[Opening RAW DATA section]

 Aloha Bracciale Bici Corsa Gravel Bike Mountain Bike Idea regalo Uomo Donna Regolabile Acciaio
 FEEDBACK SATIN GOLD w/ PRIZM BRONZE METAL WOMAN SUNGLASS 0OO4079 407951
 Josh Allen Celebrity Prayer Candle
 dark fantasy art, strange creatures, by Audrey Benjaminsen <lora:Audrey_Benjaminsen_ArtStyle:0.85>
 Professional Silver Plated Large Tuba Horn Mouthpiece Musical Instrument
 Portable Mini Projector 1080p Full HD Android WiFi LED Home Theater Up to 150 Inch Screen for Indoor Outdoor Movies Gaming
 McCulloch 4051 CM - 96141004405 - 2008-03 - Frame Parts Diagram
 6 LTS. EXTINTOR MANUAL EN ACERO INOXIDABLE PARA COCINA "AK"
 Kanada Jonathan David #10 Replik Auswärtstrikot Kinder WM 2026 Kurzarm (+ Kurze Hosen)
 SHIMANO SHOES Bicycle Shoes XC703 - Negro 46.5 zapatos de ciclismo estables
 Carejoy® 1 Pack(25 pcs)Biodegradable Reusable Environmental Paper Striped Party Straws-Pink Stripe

[Closing RAW DATA section]

YOUR INSTRUCTIONS
Output all eleven of the entries above word for word, keeping their original order.

TASK ANSWER
 Aloha Bracciale Bici Corsa Gravel Bike Mountain Bike Idea regalo Uomo Donna Regolabile Acciaio
 FEEDBACK SATIN GOLD w/ PRIZM BRONZE METAL WOMAN SUNGLASS 0OO4079 407951
 Josh Allen Celebrity Prayer Candle
 dark fantasy art, strange creatures, by Audrey Benjaminsen <lora:Audrey_Benjaminsen_ArtStyle:0.85>
 Professional Silver Plated Large Tuba Horn Mouthpiece Musical Instrument
 Portable Mini Projector 1080p Full HD Android WiFi LED Home Theater Up to 150 Inch Screen for Indoor Outdoor Movies Gaming
 McCulloch 4051 CM - 96141004405 - 2008-03 - Frame Parts Diagram
 6 LTS. EXTINTOR MANUAL EN ACERO INOXIDABLE PARA COCINA "AK"
 Kanada Jonathan David #10 Replik Auswärtstrikot Kinder WM 2026 Kurzarm (+ Kurze Hosen)
 SHIMANO SHOES Bicycle Shoes XC703 - Negro 46.5 zapatos de ciclismo estables
 Carejoy® 1 Pack(25 pcs)Biodegradable Reusable Environmental Paper Striped Party Straws-Pink Stripe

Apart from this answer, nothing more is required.